ASSIGNMENT
Wherever a line in the data holds the word "NEED", pull that line out.

[Extracted page text data]
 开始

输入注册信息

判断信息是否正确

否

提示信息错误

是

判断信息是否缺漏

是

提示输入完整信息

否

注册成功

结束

...

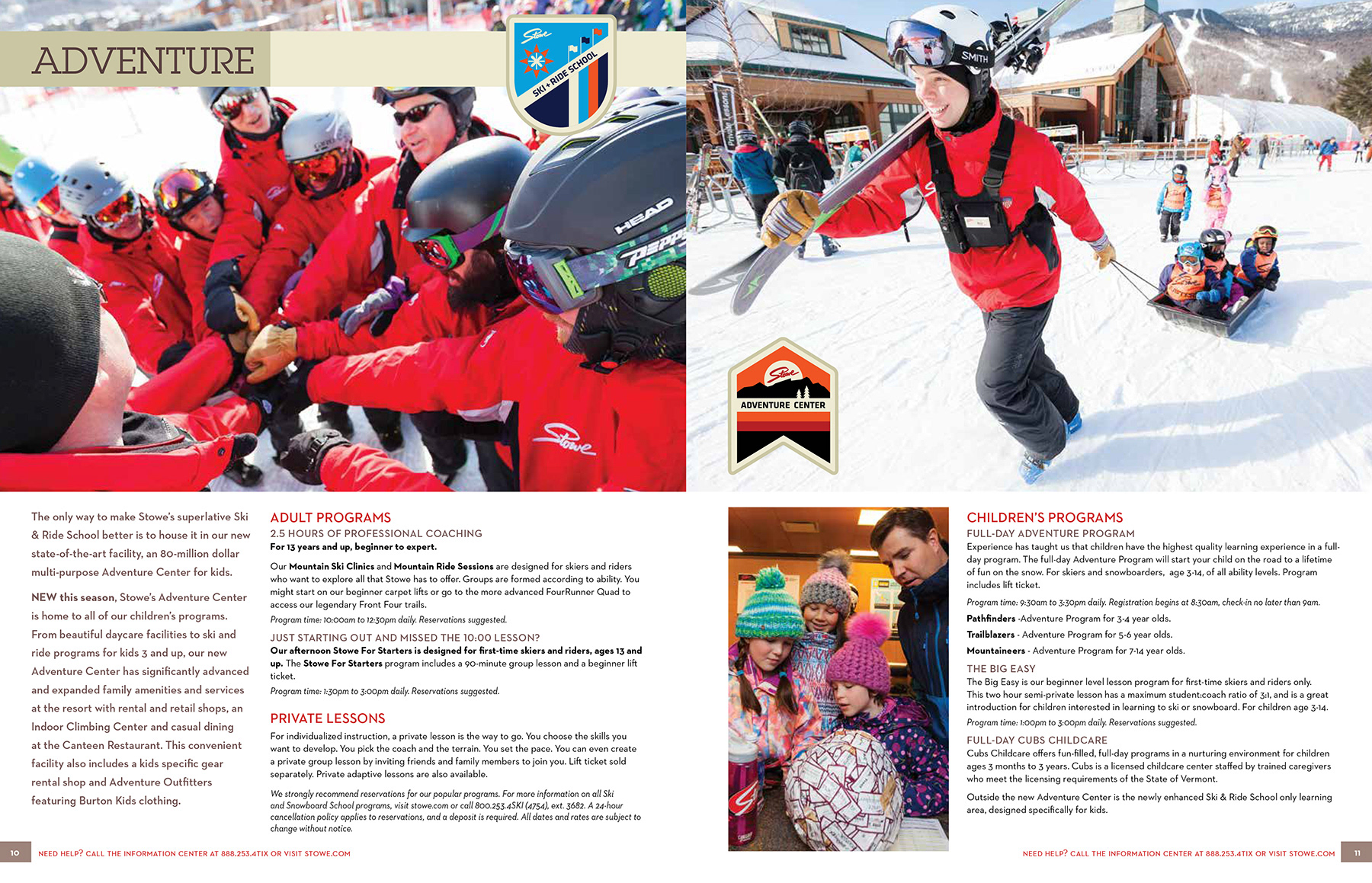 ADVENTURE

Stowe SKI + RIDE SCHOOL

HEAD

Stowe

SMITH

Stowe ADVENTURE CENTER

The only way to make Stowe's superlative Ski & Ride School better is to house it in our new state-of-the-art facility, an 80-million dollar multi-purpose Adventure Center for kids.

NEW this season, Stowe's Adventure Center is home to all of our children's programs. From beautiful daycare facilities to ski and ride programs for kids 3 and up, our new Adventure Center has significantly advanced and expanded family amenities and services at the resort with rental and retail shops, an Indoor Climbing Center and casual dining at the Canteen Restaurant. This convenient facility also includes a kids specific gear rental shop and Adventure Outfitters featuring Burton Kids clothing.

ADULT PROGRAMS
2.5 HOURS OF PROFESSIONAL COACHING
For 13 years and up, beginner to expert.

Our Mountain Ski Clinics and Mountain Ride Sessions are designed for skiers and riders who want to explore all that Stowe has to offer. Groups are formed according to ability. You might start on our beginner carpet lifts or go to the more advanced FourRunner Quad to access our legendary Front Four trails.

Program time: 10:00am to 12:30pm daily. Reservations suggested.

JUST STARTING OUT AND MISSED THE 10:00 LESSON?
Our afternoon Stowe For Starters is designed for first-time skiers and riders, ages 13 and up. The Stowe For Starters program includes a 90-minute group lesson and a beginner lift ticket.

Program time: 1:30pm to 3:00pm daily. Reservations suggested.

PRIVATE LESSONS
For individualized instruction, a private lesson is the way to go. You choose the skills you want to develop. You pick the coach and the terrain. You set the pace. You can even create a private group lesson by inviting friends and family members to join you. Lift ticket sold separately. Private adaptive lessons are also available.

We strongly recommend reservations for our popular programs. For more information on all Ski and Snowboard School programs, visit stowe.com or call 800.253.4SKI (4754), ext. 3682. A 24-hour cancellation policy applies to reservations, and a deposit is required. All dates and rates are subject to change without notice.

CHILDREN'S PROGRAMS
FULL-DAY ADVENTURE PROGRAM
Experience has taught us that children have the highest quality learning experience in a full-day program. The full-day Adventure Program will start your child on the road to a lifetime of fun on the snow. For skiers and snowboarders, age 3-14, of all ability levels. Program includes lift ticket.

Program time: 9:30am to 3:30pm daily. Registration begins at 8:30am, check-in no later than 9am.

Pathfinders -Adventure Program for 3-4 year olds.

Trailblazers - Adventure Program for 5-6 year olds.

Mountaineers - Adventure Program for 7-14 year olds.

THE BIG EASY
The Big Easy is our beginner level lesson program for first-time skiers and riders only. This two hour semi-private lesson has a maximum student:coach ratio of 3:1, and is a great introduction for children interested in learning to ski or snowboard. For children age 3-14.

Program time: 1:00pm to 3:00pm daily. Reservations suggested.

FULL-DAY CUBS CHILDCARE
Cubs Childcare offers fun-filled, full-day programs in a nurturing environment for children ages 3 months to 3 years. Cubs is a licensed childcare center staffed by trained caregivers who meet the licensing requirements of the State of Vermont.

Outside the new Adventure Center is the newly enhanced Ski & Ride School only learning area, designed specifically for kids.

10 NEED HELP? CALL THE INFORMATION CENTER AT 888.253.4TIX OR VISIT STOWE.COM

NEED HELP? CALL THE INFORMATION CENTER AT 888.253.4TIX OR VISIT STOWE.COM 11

RESPONSE FOR THIS EXERCISE
10 NEED HELP? CALL THE INFORMATION CENTER AT 888.253.4TIX OR VISIT STOWE.COM
NEED HELP? CALL THE INFORMATION CENTER AT 888.253.4TIX OR VISIT STOWE.COM 11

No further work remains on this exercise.